* _Text extract_:
<<<<

Robert Smellie (also spelled Smillie, born 29 March 1869) was a Scottish footballer who played as a left back.

Smillie initially played for Annbank where he was in the side that reached the quarter-finals of the 1891–92 Scottish Cup and won the Ayrshire Cup in the same year. After signing for reigning English Football League champions Sunderland who were seeking to replace defensive players Donald Gow, John Oliver and John Murray who had all moved on, Smellie helped the Wearsiders retain their title in the 1892–93 season (along with former Annbank teammate Billy Dunlop and almost an entire team of Scots), but despite their collective success, it was felt they were stronger in attack than defence and by the end of the campaign he had fallen out of favour towards the end of the campaign and was not retained – Peter Meehan was brought in as a replacement and Donald Gow later also returned to the club. Smellie moved on to second-tier Walsall Town Swifts where he played for one season against the likes of Manchester City (in their final season of being known as Ardwick), Liverpool and Newcastle United, leaving a match against the latter in December 1893 with an injury which may have been significant as it was his last appearance for Walsall.

>>>>

* _Your objective_:
According to the Robert Smellie biography, who did Sunderland bring in to replace him? The material has no connection to the Robert Smellie biography above.

* _Data shown_:
<<<<

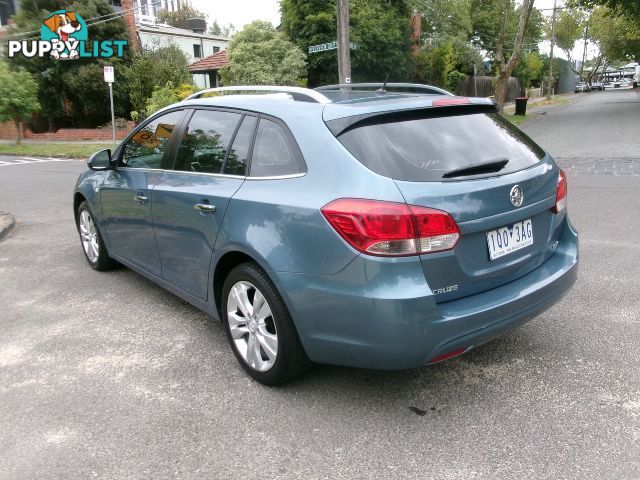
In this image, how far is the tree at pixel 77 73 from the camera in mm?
25750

>>>>

* _Correct response_:
Peter Meehan